* Required task 1:
Answer these questions from the family memoir, one line each:
(a) In what city and on what date was Joseph born?
(b) Where did Elsie's Normal School rowing team race?
(c) What credential did Mother receive on graduating from San Diego Normal School?
* Required task 2: Reproduce the passage of the family memoir starting at "Husband Joseph was" and ending at "years of college.".

* Document excerpt:

Husband Joseph was born April 12, 1889 in Oakland, California, and died December 2, 1973 in San Jose, California.
Mother completed high school at San Diego High School. It galled her that she was not given credit for History classes that she had taken in Saint Louis but they did not seem to meet the California requirements. What made it particularly upsetting to her was that the St. Louis classes were much more thorough. In both of her high schools and in her two years of Normal School, she received a more extensive liberal arts education than I received after four years of college.
In high school Mother had four years of French, History and English as well as Algebra and Geometry, Physics, Art, Music, Sewing, and Manual Training. Both she and my father were thoroughly educated in a classic sense and could call upon this fund of knowledge at the drop of a hat.
While Elsie was in Normal school she was on a rowing team. They had large life-boat style boats that held a team dressed in proper white middies and skirts. There was a regular drill that they went through with a coxswain giving the orders. They raced in San Diego Harbor against other teams. I don't know if the teams competed against other schools.
Mother graduated from San Diego Normal School with an elementary teaching credential. She helped earn college expenses by being a live-in house keeper companion for a Miss Silsby. Miss Silsby was a proper Bostonian who appreciated Mother's love of books. She left her library to Mother in her will, but after she died all that remained for Mother to pick up were a photo album and an antique 1884 cook book, Mary Lincoln's Boston Cooking School Cook Book, Little Brown & Co. Mrs Lincoln had the first cooking school in the country. She later turned it over to her assistant principal, a Mrs Fanny Farmer! The early editions of the Fanny Farmer Boston Cooking School Cook book have some of the same steel engravings that are in the Mrs Lincoln book.

* Extracted information:
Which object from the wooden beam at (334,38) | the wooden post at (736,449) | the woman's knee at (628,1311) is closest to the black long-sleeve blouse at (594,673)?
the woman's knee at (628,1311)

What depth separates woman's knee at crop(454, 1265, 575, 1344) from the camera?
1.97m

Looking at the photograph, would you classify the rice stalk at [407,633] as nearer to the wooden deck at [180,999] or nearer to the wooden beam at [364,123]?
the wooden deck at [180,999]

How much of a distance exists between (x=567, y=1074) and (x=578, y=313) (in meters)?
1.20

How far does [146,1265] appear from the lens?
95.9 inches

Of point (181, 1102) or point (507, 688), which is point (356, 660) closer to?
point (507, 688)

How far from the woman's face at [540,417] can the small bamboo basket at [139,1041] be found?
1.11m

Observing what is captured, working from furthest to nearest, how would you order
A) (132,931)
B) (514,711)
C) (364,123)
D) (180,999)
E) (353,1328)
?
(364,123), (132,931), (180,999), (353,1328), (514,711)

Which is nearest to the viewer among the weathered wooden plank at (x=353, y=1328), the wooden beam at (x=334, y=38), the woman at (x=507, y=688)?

* Correct result 1:
(a) Oakland, California, on April 12, 1889
(b) San Diego Harbor
(c) An elementary teaching credential

* Correct result 2:
Husband Joseph was born April 12, 1889 in Oakland, California, and died December 2, 1973 in San Jose, California.
Mother completed high school at San Diego High School. It galled her that she was not given credit for History classes that she had taken in Saint Louis but they did not seem to meet the California requirements. What made it particularly upsetting to her was that the St. Louis classes were much more thorough. In both of her high schools and in her two years of Normal School, she received a more extensive liberal arts education than I received after four years of college.